40. As it is the practice of magicians, to
show magic cities in the air,
by sprinkling handfuls of dust before our
eyes; so doth our erroneous
consciousness represent the unreal world, as a
reality unto us.
41. Unless our inborn ignorance (error) like
an arbour of noxious
plants, is burnt down to the very root by the
flame of right reasoning,
it will not cease to spread out its branches,
and grow the rankest weeds
of our imaginary pleasures and sorrows.
CHAPTER CXX.
LAMENTATION OF THE CHANDチLA WOMAN.
Argument. Lavana goes to the Vindhyan region,
and sees his
consort and relatives of the dreaming state.

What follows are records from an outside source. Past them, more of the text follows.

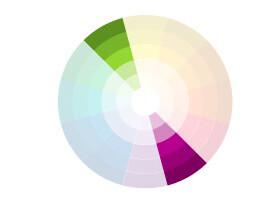 Cercle chromatique - couleurs complémentaires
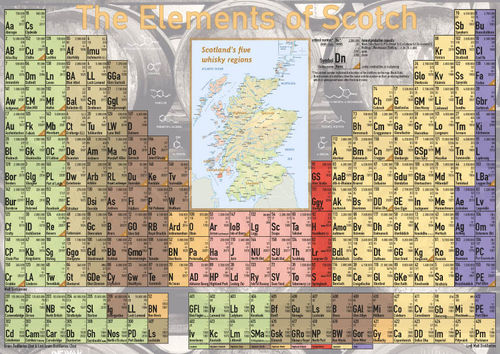 Elements of Scotch - Tasting Map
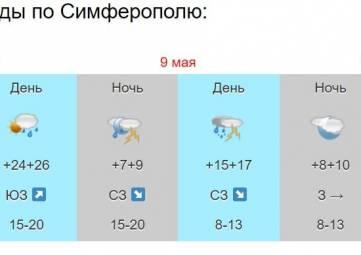 Дожди, грозы и похолодание: синоптики рассказали о погоде в Крыму на ближайшие дни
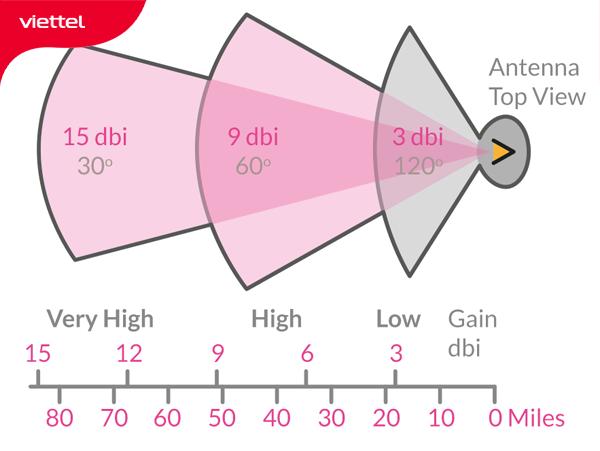 Độ lợi anten càng cao, tầm phát sóng càng xa.
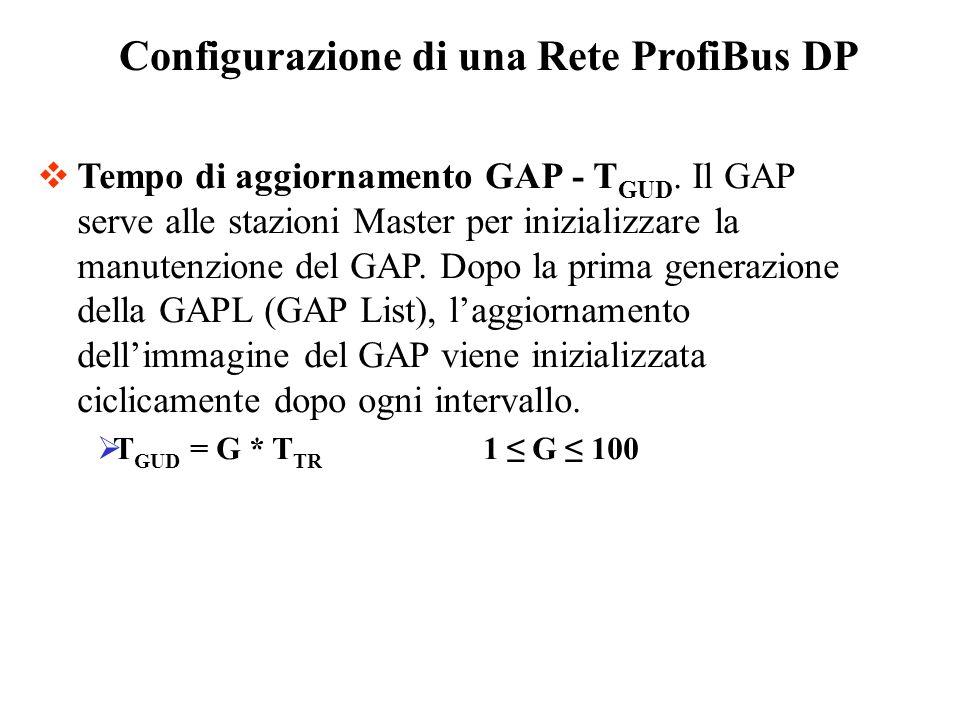 Configurazione di una Rete ProfiBus DP Tempo di aggiornamento GAP - T GUD. Il GAP serve alle stazioni Master per inizializzare la manutenzione del GAP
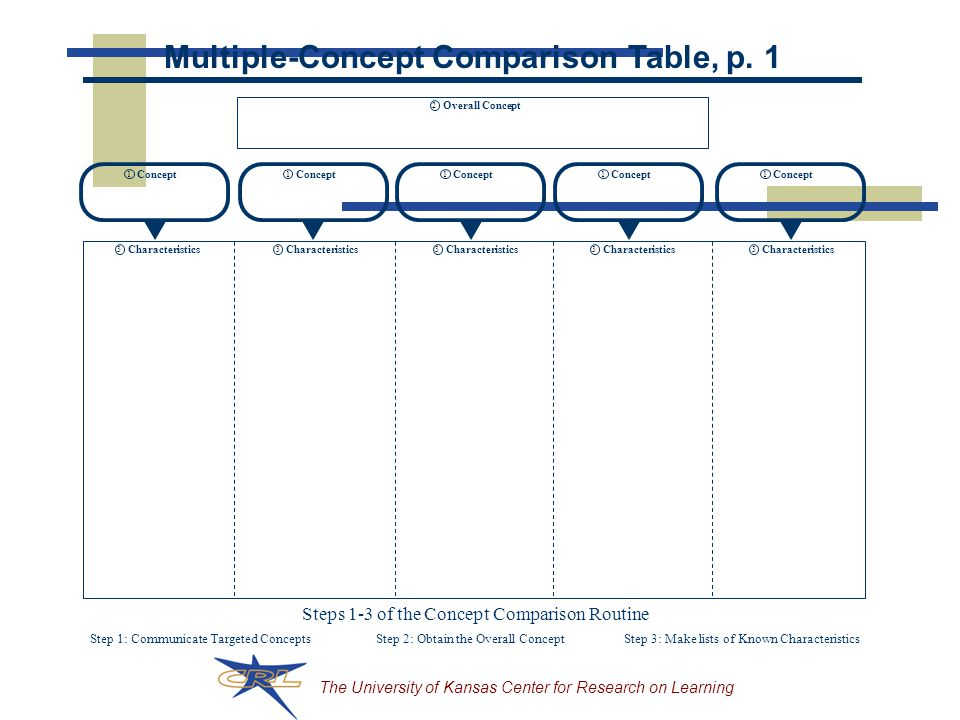 Multiple-Concept Comparison Table, p. 1
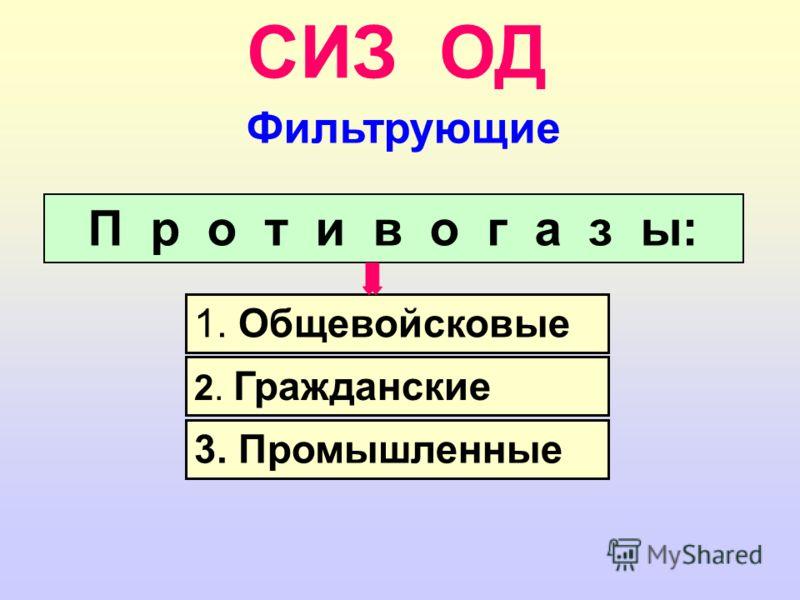 СИЗ ОД 1. Общевойсковые 2. Гражданские 3. Промышленные П р о т и в о г а з ы: Фильтрующие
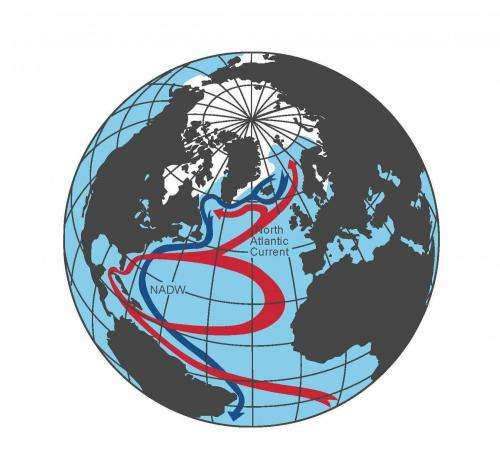 Atlantic Ocean overturning found to slow down already today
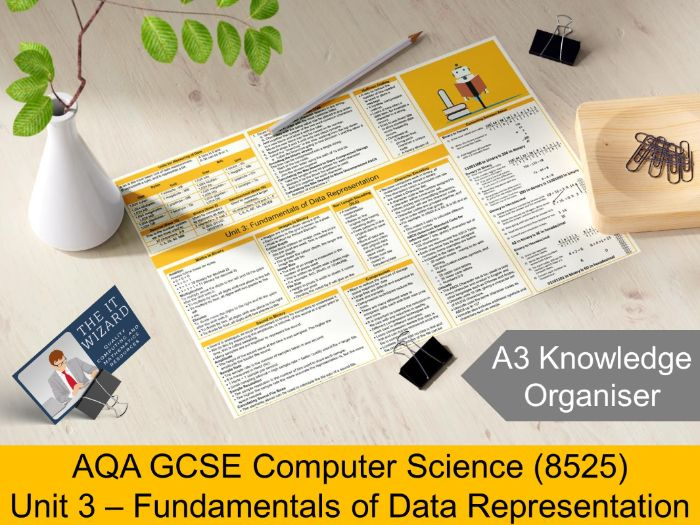 AQA GCSE 8525 Unit 3 Data Representation Knowledge Organiser Revision Mat (Computer Science)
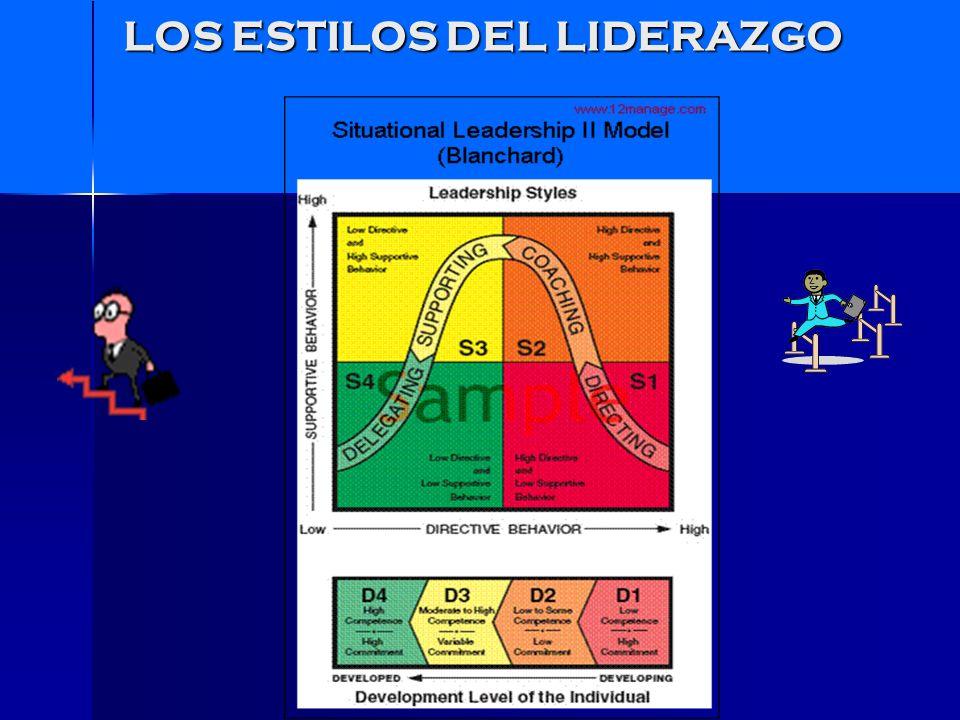 Liderazgo Situacional El Nivel de desarrollo del seguidor ante una situación específica define el estilo que el Líder debe utilizar.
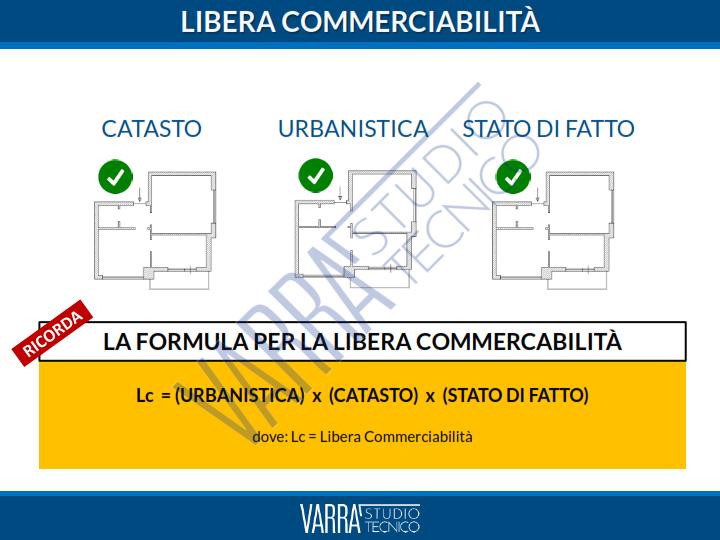 CILA Roma conformita urbanistica e catastale 002 - CILA Roma: Tutto ciò che c'è da sapere. Guida per il cittadino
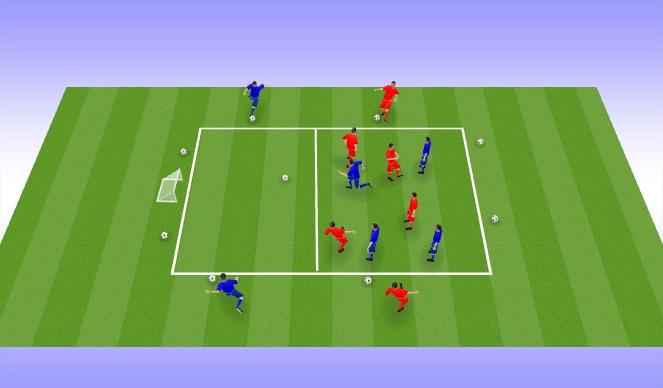 Football/Soccer Session Plan Drill (Colour): 4v4 - 1v1
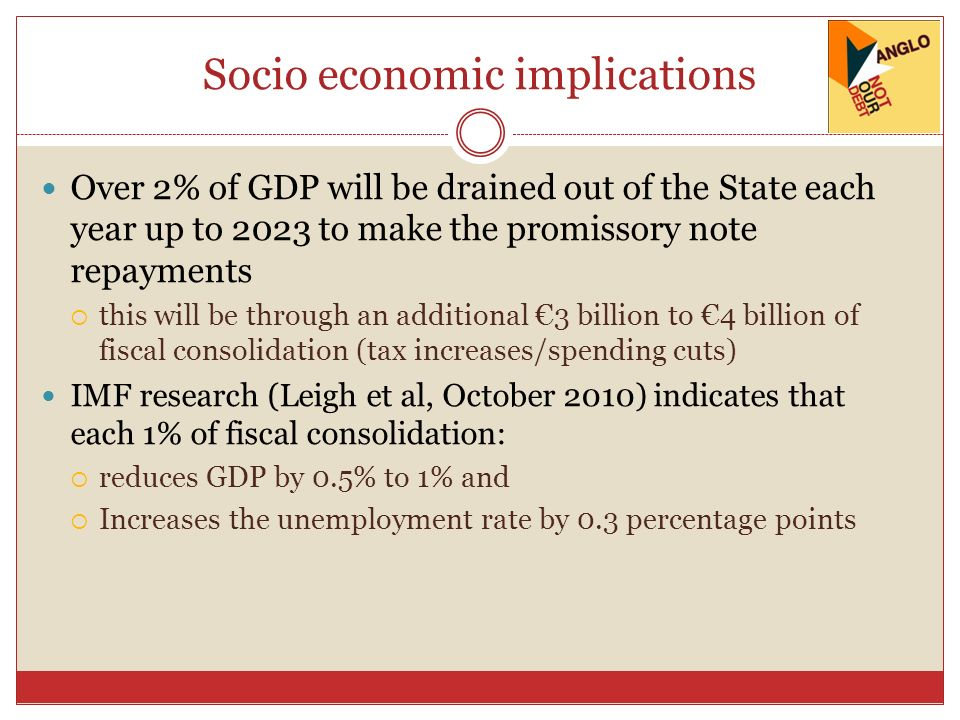 Socio economic implications Over 2% of GDP will be drained out of the State each year up to 2023 to make the promissory note repayments this will be through an additional 3 billion to 4 billion of fiscal consolidation (tax increases/spending cuts) IMF research (Leigh et al, October 2010) indicates that each 1% of fiscal consolidation: reduces GDP by 0.5% to 1% and Increases the unemployment rate by 0.3 percentage points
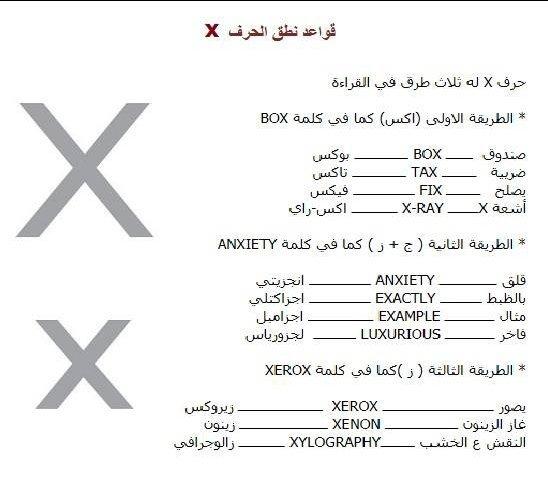 كلمات انجليزية بحرف X
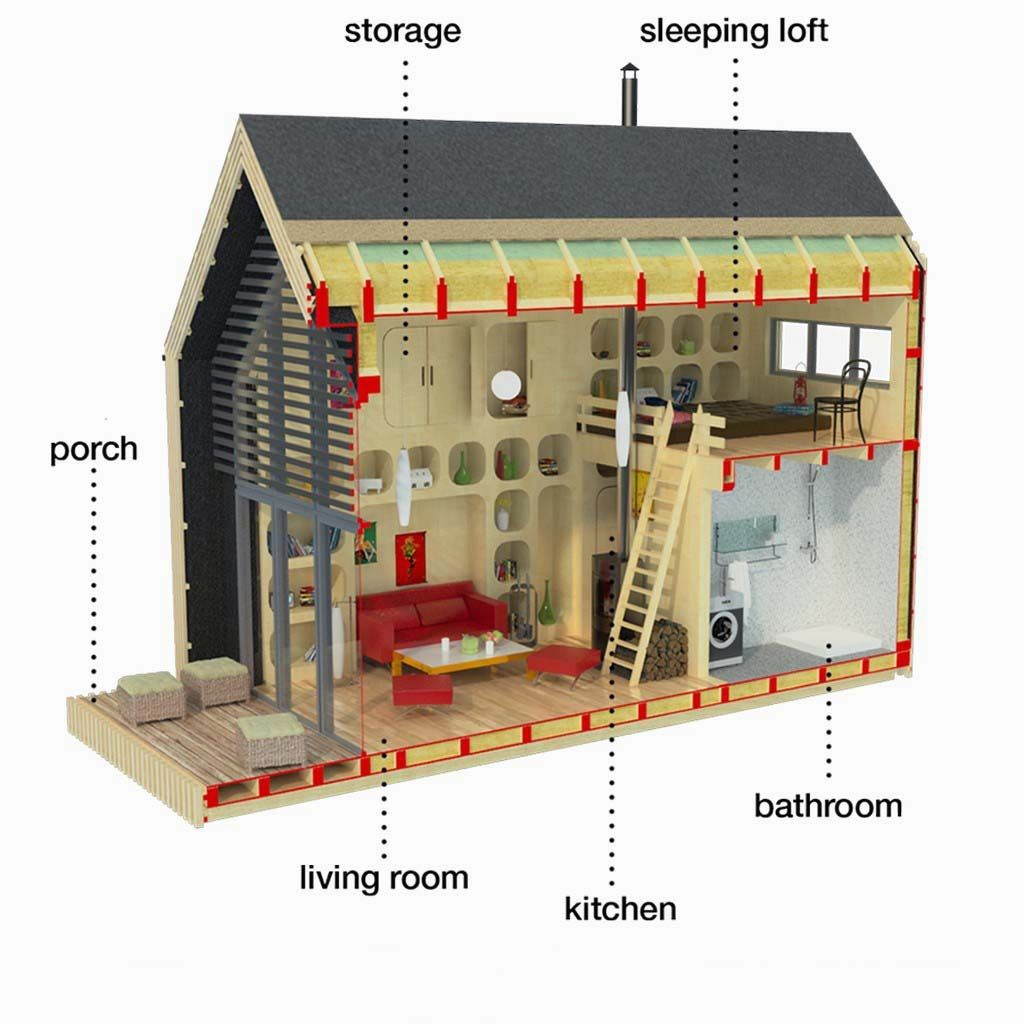 3d Tiny Home Plans Under 1000 Sq Ft With Loft Bedroom Tiny Cabin Plans Tiny House Plans Small Cabin Plans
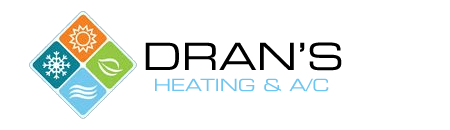 Dran's Heating and Air Conditoning Logo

Vasishtha continued:—Now Rāma, attend to the
wonderful power of the
said Avidyā or error, in displaying the
changeful phenomenals, like the
changing forms of ornaments in the substance
of the self-same gold.
2. The king Lavana, having at the end of his
dream, perceived the
falsehood of his vision, resolved on the
following day to visit that
great forest himself.
3. He said to himself: ah! when shall I
revisit the Vindhyan region,
which is inscribed in my mind; and where I
remember to have undergone a
great many hardships in my forester's life.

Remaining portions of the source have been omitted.